Live album by Bill Evans
- Released: 1968 (see 1968 in music)
- Recorded: June 15, 1968
- Venue: Montreux Jazz Festival, Casino de Montreux, Switzerland
- Genre: Jazz
- Length: 58:59
- Label: Verve
- Producer: Helen Keane

Bill Evans chronology
| California Here I Come (1967) | Bill Evans at the Montreux Jazz Festival (1968) | Alone (1968) |

= Bill Evans at the Montreux Jazz Festival =

1968 live album by Bill Evans

Bill Evans at the Montreux Jazz Festival is a 1968 album by the American jazz pianist Bill Evans with bassist Eddie Gómez and drummer Jack DeJohnette, recorded live at that year's Montreux Jazz Festival.

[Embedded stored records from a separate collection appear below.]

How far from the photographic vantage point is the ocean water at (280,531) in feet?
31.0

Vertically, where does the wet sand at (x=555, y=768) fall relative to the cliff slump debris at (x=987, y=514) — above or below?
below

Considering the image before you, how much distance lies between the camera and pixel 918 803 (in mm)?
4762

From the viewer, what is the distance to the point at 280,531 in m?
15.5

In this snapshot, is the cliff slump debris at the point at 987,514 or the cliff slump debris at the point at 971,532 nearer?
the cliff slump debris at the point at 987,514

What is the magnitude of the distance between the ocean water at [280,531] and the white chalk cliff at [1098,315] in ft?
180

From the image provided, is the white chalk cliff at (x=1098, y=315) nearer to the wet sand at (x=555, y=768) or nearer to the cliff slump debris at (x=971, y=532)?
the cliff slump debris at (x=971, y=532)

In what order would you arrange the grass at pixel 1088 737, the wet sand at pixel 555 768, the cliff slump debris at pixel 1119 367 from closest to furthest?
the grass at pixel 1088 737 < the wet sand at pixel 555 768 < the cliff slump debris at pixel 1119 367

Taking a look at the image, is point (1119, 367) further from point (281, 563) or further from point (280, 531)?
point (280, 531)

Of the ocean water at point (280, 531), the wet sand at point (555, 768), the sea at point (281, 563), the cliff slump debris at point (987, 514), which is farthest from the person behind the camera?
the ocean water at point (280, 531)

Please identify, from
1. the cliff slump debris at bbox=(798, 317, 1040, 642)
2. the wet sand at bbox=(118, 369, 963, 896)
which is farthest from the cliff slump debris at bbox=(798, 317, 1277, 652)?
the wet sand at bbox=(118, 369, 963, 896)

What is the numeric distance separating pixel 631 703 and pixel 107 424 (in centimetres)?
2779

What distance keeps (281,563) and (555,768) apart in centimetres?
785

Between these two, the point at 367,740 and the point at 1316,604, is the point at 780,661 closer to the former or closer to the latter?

The trio's performance on this album won them the 1969 Grammy Award for Best Jazz Instrumental Album, Individual or Group.

==Reception==

Writing for AllMusic, music critic Rovi Staff wrote the album "marks the beginning of stylistic changes for the legendary pianist. Only one year earlier, his At Town Hall release found his approach generally more introspective and brooding. In contrast, this set is more lively, playful, and experimental. ... He experiments more with harmonic dissonance and striking rhythmical contrasts, making this his most extroverted playing since his freshman release, New Jazz Conceptions."

Professional ratings
Review scores
| Source | Rating |
| Allmusic | Star |
| The Penguin Guide to Jazz Recordings | Star Half star |

==Track listing==
1. "Spoken Introduction" – 0:57
2. "One for Helen" (Bill Evans) – 4:22
3. "A Sleepin' Bee" (Harold Arlen, Truman Capote) – 6:05
4. "Mother of Earl" (Earl Zindars) – 5:14
5. "Nardis" (Miles Davis) – 8:23
6. "Quiet Now" (Denny Zeitlin) – 6:26
7. "I Loves You, Porgy" (George Gershwin, Ira Gershwin, DuBose Heyward) – 6:00
8. "The Touch of Your Lips" (Ray Noble) – 4:45
9. "Embraceable You" (George Gershwin, Ira Gershwin) – 6:45
10. "Some Day My Prince Will Come" (Frank Churchill, Larry Morey) – 6:08
11. "Walkin' Up" (Evans) – 3:34

== Personnel ==
- Bill Evans - piano
- Eddie Gómez - double bass
- Jack DeJohnette - drums

== Legacy ==
Nardis in Track 5 was sampled by MF Doom in "Raid" from his album, Madvillainy.